*EXERCISE INSTRUCTIONS*
Starting at the line that contains "If we look at the", restate each line word for word through the final line of the data, keeping both ends.

----

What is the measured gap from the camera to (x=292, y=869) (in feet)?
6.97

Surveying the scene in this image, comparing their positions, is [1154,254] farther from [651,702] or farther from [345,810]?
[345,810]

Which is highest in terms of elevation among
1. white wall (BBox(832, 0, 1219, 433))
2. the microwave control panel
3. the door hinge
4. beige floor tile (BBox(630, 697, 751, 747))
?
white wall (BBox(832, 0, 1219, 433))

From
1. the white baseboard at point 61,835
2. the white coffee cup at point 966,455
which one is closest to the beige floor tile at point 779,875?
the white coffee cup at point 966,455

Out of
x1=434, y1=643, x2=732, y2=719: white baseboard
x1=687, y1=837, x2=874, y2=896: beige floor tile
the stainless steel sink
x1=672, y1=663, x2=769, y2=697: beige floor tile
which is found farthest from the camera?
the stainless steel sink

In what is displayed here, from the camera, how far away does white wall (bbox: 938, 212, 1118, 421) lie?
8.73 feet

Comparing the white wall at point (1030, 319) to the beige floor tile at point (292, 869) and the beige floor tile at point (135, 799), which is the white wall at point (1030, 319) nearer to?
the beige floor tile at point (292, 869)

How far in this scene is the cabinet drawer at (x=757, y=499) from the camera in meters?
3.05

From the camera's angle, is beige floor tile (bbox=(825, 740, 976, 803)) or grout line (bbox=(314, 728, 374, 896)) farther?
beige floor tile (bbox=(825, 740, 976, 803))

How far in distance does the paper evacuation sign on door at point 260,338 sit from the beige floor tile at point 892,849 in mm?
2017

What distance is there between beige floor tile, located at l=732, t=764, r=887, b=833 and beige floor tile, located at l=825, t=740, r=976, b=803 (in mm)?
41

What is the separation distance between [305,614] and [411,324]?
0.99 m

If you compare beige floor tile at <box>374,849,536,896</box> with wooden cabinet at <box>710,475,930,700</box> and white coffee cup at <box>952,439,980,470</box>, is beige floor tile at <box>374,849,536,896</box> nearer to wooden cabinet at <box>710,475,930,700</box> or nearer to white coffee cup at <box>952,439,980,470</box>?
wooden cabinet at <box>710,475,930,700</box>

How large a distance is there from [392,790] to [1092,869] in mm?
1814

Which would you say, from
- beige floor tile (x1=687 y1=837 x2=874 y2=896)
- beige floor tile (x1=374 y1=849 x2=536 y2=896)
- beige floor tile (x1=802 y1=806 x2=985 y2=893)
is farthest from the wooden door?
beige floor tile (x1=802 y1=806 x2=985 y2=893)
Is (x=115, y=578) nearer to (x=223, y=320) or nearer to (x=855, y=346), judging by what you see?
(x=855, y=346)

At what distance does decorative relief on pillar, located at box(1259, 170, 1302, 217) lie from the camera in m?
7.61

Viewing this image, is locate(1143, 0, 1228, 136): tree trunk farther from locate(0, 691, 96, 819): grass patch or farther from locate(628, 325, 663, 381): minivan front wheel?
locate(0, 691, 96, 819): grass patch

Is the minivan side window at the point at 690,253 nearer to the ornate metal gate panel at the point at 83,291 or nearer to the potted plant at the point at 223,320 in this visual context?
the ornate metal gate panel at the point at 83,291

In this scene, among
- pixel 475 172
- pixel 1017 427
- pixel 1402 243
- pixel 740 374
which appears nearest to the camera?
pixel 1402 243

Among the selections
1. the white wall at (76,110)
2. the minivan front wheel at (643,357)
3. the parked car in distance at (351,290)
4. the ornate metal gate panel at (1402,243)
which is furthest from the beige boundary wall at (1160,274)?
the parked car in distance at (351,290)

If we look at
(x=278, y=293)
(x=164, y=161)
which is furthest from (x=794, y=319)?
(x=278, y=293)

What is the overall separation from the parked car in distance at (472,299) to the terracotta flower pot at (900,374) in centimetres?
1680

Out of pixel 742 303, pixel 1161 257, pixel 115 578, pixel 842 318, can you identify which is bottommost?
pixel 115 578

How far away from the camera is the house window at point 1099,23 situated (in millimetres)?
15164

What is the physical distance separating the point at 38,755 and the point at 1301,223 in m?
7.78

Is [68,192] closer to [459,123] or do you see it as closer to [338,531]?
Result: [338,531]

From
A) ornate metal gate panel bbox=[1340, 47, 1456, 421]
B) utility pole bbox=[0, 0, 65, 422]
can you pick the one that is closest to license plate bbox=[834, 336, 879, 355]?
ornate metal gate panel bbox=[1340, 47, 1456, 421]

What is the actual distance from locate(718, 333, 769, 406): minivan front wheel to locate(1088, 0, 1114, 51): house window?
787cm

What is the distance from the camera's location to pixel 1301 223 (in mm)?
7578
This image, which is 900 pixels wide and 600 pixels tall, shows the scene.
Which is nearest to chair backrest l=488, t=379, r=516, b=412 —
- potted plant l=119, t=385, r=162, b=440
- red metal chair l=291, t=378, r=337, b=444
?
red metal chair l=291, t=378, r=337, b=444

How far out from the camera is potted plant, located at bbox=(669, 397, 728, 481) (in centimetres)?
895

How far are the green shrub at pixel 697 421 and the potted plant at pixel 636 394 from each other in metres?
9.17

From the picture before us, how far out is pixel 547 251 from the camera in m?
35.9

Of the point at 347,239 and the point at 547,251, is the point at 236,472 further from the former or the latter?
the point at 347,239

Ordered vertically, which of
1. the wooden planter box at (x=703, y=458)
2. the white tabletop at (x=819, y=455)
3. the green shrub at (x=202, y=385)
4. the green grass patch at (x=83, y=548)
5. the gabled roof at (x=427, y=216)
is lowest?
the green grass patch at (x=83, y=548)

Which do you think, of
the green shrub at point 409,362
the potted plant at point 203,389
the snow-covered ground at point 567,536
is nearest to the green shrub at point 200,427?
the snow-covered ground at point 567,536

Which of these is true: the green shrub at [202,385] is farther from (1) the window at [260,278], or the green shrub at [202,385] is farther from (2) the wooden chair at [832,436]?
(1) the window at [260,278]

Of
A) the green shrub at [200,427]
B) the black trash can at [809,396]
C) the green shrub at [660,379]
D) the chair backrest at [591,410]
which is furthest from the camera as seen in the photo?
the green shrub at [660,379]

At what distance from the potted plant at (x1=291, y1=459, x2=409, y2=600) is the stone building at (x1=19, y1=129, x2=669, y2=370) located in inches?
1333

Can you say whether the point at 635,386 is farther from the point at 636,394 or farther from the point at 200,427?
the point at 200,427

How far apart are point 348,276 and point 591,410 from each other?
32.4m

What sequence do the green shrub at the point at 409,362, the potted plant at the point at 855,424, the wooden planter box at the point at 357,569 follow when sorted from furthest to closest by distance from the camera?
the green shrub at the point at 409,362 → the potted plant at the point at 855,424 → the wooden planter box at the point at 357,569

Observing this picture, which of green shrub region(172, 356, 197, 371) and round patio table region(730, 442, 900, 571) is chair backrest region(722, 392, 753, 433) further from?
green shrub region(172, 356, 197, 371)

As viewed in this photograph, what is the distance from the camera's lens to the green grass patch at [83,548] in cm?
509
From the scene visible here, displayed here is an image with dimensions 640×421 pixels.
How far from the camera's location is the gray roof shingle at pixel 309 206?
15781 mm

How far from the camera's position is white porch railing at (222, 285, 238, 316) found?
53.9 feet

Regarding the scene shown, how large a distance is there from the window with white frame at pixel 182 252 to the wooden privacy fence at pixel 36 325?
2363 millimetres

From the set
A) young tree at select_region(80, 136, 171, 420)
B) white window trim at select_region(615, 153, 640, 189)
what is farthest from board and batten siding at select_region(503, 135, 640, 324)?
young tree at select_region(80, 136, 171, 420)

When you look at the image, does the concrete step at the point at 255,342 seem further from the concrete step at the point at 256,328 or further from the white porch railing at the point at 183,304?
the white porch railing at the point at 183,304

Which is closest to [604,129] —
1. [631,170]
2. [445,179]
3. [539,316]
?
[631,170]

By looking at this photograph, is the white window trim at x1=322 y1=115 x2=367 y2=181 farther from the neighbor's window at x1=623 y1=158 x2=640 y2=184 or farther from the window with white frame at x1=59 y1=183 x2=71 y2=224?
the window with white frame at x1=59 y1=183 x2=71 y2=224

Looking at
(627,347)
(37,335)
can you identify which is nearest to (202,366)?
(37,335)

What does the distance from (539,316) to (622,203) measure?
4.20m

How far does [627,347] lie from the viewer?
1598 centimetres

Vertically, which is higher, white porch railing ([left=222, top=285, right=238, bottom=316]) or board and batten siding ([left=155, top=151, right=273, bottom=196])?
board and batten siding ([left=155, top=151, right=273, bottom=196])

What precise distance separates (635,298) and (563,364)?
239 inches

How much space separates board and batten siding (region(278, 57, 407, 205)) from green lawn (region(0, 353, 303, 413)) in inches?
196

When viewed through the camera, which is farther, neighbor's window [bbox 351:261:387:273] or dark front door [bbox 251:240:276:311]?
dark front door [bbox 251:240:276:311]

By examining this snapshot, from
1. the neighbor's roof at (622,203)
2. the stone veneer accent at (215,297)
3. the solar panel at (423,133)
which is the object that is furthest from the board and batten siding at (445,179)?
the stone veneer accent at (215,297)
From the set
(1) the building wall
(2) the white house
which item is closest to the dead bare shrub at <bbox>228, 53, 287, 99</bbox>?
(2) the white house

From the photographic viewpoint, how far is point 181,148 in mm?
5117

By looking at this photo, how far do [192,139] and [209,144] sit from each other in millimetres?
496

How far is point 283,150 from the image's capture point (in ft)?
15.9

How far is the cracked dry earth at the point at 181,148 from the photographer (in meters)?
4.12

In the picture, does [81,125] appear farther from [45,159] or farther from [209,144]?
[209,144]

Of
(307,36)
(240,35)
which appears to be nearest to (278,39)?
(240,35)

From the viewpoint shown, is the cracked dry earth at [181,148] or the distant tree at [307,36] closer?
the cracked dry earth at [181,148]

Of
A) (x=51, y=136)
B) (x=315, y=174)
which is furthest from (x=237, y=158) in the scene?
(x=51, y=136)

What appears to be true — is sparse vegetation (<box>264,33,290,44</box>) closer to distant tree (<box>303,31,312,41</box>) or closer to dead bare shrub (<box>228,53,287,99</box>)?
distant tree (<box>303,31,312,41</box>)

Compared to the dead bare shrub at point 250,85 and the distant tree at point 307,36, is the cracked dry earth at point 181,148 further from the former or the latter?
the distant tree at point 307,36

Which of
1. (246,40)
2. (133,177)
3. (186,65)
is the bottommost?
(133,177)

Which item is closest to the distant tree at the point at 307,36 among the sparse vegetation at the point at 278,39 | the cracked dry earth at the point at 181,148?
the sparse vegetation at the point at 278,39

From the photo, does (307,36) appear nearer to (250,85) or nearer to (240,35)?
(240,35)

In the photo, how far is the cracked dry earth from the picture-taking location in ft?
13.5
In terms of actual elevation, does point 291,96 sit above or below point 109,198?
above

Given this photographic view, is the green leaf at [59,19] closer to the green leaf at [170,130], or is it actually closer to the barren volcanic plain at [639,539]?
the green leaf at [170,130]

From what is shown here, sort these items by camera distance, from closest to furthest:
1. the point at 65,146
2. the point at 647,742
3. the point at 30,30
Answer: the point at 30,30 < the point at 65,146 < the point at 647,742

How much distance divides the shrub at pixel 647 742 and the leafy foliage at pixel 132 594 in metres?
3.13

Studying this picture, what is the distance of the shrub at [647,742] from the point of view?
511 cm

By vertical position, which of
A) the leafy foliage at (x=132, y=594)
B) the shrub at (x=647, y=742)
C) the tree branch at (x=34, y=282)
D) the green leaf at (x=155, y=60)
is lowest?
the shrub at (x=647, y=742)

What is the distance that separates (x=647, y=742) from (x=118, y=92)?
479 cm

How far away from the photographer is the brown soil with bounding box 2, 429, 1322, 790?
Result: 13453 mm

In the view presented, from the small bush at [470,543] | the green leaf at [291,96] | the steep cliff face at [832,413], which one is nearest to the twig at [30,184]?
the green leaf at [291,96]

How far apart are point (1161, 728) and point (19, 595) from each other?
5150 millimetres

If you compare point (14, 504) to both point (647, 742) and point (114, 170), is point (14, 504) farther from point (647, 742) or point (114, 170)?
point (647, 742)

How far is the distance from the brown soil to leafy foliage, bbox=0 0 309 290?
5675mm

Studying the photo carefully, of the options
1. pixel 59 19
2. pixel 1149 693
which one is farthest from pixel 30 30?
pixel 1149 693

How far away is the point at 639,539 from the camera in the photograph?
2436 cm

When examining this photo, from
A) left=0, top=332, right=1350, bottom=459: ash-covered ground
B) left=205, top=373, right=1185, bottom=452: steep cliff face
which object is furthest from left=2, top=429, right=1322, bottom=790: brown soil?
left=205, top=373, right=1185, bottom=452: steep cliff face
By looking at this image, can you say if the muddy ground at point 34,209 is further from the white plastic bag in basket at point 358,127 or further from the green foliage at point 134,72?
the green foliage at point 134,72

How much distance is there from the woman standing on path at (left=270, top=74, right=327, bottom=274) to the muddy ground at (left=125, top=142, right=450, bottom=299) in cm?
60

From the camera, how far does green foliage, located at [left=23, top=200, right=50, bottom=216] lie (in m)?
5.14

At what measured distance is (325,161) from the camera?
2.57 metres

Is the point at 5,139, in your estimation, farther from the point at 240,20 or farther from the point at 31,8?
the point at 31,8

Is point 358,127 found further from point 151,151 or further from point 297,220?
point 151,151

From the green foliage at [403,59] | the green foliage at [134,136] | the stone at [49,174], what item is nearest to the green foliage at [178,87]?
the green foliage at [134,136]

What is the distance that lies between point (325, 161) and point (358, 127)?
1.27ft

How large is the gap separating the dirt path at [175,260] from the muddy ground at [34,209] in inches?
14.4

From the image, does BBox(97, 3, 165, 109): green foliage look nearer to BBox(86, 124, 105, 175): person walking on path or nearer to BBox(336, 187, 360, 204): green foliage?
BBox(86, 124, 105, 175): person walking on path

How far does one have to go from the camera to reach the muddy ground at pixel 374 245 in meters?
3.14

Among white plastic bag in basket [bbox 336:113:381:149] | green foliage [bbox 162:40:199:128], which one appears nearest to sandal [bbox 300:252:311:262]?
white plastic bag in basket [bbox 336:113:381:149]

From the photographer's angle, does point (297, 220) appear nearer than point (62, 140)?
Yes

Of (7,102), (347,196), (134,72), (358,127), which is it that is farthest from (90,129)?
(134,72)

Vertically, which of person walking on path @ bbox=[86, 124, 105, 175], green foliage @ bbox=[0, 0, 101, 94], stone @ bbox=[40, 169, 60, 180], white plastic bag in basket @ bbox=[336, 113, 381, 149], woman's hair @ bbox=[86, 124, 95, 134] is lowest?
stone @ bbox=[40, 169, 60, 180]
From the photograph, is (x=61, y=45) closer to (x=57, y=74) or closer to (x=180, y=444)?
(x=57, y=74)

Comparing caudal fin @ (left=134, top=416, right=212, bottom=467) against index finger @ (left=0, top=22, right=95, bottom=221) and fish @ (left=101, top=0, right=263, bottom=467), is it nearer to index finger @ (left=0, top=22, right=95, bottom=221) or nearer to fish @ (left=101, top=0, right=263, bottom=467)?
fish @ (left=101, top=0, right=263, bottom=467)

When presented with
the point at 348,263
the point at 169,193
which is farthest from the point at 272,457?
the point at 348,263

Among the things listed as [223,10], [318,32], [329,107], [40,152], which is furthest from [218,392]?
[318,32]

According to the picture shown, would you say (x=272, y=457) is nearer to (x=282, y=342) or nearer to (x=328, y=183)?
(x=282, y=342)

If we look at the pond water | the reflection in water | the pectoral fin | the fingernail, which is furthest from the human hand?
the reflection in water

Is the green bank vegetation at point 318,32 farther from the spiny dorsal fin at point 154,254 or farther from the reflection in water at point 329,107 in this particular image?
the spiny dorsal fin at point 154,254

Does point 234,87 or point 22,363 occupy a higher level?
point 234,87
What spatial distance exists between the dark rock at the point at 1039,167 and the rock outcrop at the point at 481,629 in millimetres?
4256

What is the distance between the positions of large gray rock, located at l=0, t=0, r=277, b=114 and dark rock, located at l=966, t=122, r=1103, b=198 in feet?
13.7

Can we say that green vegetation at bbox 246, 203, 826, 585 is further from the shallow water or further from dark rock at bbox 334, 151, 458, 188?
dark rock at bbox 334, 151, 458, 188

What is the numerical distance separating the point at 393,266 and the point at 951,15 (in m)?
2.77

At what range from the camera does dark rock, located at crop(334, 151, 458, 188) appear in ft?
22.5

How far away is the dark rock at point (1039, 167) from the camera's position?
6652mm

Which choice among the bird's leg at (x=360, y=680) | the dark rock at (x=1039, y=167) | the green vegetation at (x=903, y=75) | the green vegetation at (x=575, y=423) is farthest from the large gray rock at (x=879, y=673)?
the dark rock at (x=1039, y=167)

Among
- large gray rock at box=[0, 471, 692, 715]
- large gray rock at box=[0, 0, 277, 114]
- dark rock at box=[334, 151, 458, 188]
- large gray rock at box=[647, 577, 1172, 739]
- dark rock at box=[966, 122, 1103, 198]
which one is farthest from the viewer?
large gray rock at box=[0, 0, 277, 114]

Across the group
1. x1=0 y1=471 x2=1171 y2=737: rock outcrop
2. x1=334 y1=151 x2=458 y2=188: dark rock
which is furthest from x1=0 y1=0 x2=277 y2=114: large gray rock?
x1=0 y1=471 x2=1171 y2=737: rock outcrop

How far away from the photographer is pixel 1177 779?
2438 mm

----

*TASK SOLUTION*
If we look at the pond water | the reflection in water | the pectoral fin | the fingernail, which is furthest from the human hand?
the reflection in water

Is the green bank vegetation at point 318,32 farther from the spiny dorsal fin at point 154,254 or farther from the reflection in water at point 329,107 in this particular image?
the spiny dorsal fin at point 154,254

Does point 234,87 or point 22,363 occupy a higher level?
point 234,87
What spatial distance exists between the dark rock at the point at 1039,167 and the rock outcrop at the point at 481,629 in millimetres?
4256

What is the distance between the positions of large gray rock, located at l=0, t=0, r=277, b=114 and dark rock, located at l=966, t=122, r=1103, b=198 in feet?
13.7

Can we say that green vegetation at bbox 246, 203, 826, 585 is further from the shallow water or further from dark rock at bbox 334, 151, 458, 188?
dark rock at bbox 334, 151, 458, 188

What is the numerical distance separating the point at 393,266 and the point at 951,15 (in m)?
2.77

At what range from the camera does dark rock, located at crop(334, 151, 458, 188) appear in ft?
22.5

How far away is the dark rock at point (1039, 167) from the camera's position?
6652mm

Which choice among the bird's leg at (x=360, y=680) | the dark rock at (x=1039, y=167) | the green vegetation at (x=903, y=75) | the green vegetation at (x=575, y=423) is farthest from the large gray rock at (x=879, y=673)?
the dark rock at (x=1039, y=167)

Among
- large gray rock at box=[0, 471, 692, 715]
- large gray rock at box=[0, 0, 277, 114]
- dark rock at box=[334, 151, 458, 188]
- large gray rock at box=[647, 577, 1172, 739]
- dark rock at box=[966, 122, 1103, 198]
which one is farthest from the viewer?
large gray rock at box=[0, 0, 277, 114]

Across the group
1. x1=0 y1=471 x2=1171 y2=737: rock outcrop
2. x1=334 y1=151 x2=458 y2=188: dark rock
which is furthest from x1=0 y1=0 x2=277 y2=114: large gray rock?
x1=0 y1=471 x2=1171 y2=737: rock outcrop

How far away from the photographer is pixel 1177 779?
2438 mm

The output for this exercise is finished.